MRC-CSO-SPHSU / LoneParentsModel.jl

An initial implementation of an ABM for social and child care
0 stars 4 forks source link

Model within mainHelper.jl #146

Closed AtiyahElsheikh closed 1 year ago

AtiyahElsheikh commented 1 year ago

propose to place it within a module.

AtiyahElsheikh commented 1 year ago

I also don't see the point of adding the various accessor functions (e.g. population, data, etc.). Model as well as Parameters or Data (not convinced about that one either) are flat, primitive data types (if structs weren't more convenient we could just as well use named tuples there), that are created ad-hoc for this particular model.

What we do need a solution for is how to organise the various global bits of the model, i.e. parameters, input data and population and world state. The most pragmatic solution would be to drop all of them into the Model struct and be done with it. It feels a bit wrong, I think, but maybe we should just do that and change it when we come up with a nicer solution.
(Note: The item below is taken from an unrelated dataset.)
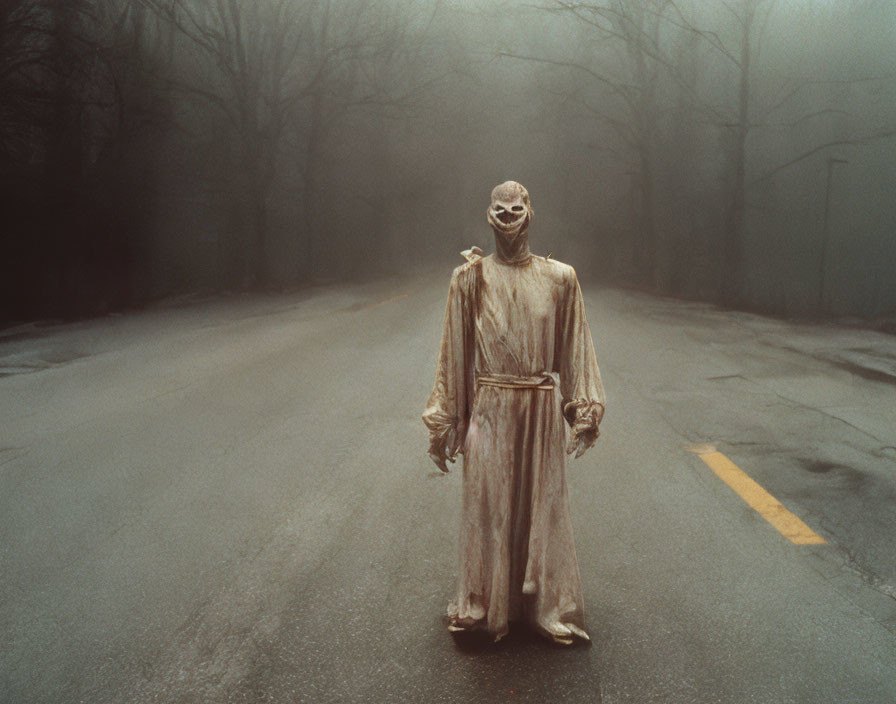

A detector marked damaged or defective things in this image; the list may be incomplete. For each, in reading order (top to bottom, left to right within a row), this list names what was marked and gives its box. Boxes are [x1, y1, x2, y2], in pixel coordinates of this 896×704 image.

tattered robe [424, 250, 604, 640]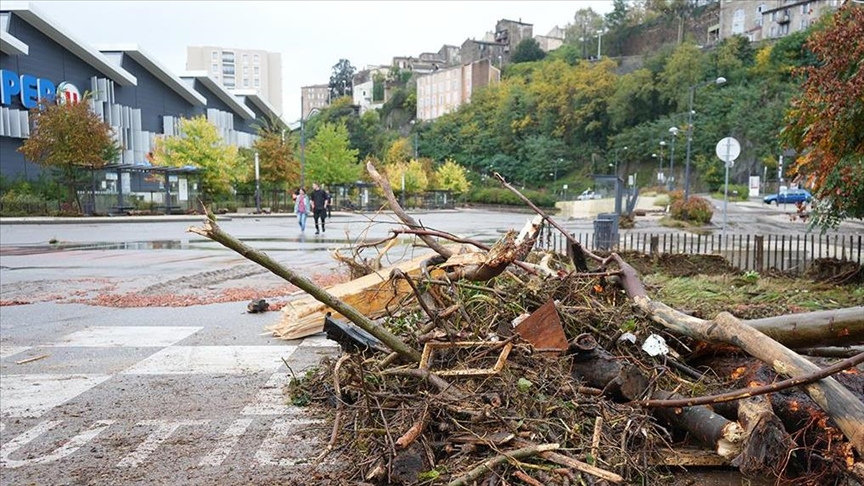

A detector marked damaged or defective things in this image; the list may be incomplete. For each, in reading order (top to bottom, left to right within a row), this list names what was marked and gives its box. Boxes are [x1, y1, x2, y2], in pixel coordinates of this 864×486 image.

pile of broken branches [192, 164, 864, 486]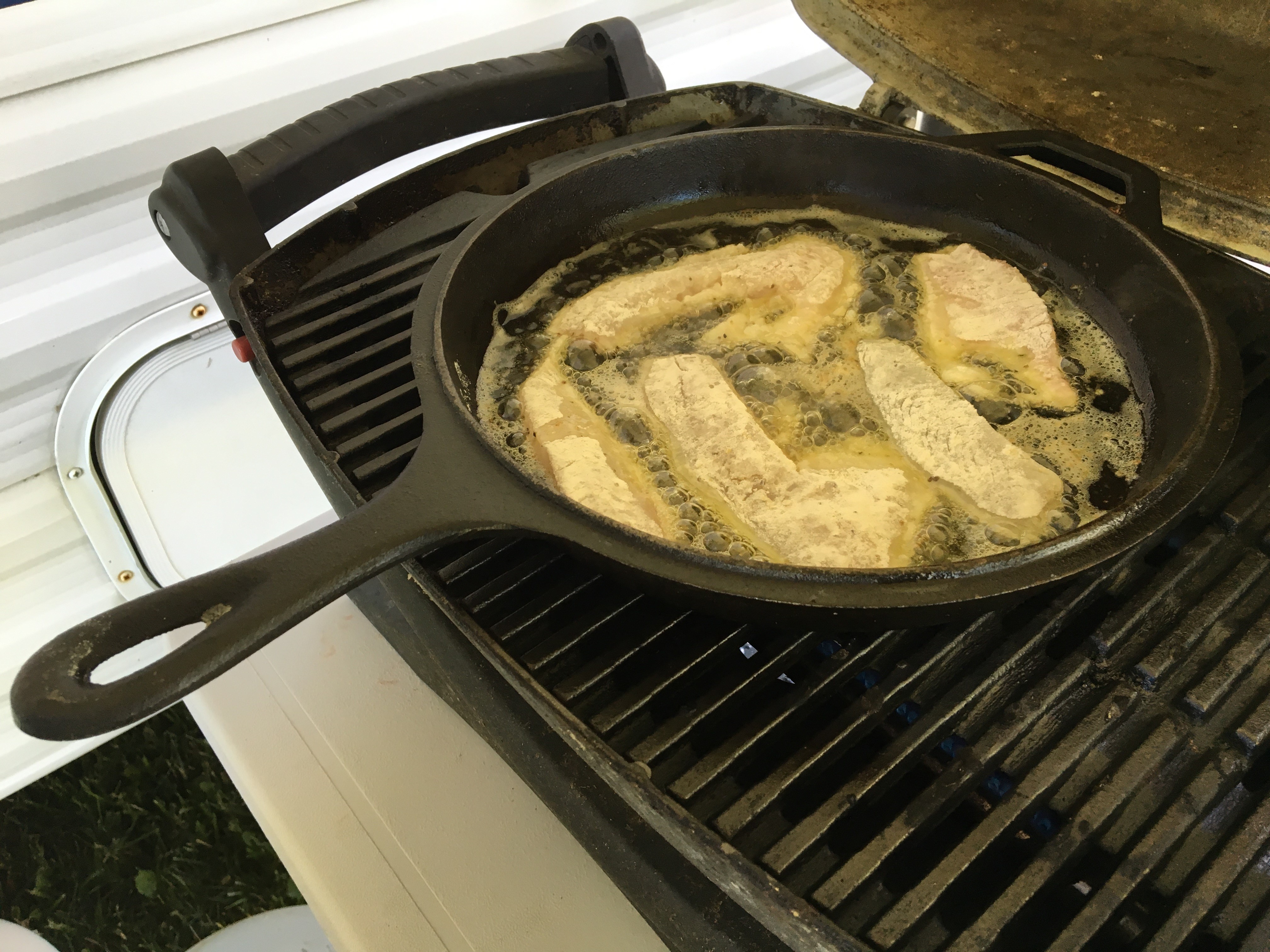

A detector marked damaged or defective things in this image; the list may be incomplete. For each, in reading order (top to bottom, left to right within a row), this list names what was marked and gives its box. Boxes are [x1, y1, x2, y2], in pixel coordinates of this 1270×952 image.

The point for me was to enable me to access the same interface with different implementation of accessory functions. Though I am not really keen to use the API with model as an argument.

mhinsch commented 1 year ago

propose to place it within a module.

Why?

mhinsch commented 1 year ago

I also don't see the point of adding the various accessor functions (e.g. population, data, etc.). Model as well as Parameters or Data (not convinced about that one either) are flat, primitive data types (if structs weren't more convenient we could just as well use named tuples there), that are created ad-hoc for this particular model. What we do need a solution for is how to organise the various global bits of the model, i.e. parameters, input data and population and world state. The most pragmatic solution would be to drop all of them into the Model struct and be done with it. It feels a bit wrong, I think, but maybe we should just do that and change it when we come up with a nicer solution.

The point for me was to enable me to access the same interface with different implementation of accessory functions. Though I am not really keen to use the API with model as an argument.

But that simply adds a level of indirection. Instead of defining our (internal) API as e.g. providing functions getPopulation, getDemoData, etc., we can just as well define it as the existence of an object (of undefined type!) that provides population, demoData, etc. as components. Since Julia allows us not to commit to a specific type this would be just as generic as requiring accessor functions. And even with accessor functions you would still have to know which object contains your components (population, demoData, etc.).

I'm not against accessor functions (or modules or separate types) per se, but I think any added complexity of the code needs a concrete justification (otherwise we end up in the realm of cargo cult software engineering (see a lot of Java code for some really bad cases of that...)).

AtiyahElsheikh commented 1 year ago

propose to place it within a module.

Why?

mainHelpers.jl has now couple of unrelated functionalities including I/O , model construction and configuration , etc. If it is already suggested that model-related data to be placed in a module, and since model parameters are placed in a module, then definitely, the model itself need to be logically placed in a module.

Also think about the need to have couple of models (corresponding to different case studies, perspectives ,etc.)

mhinsch commented 1 year ago

propose to place it within a module.

Why?

mainHelpers.jl has now couple of unrelated functionalities including I/O , model construction and configuration , etc.

Yes, it's a bit of a collection ATM, so it might make sense to split it. But again, the question is - what do we gain by doing that?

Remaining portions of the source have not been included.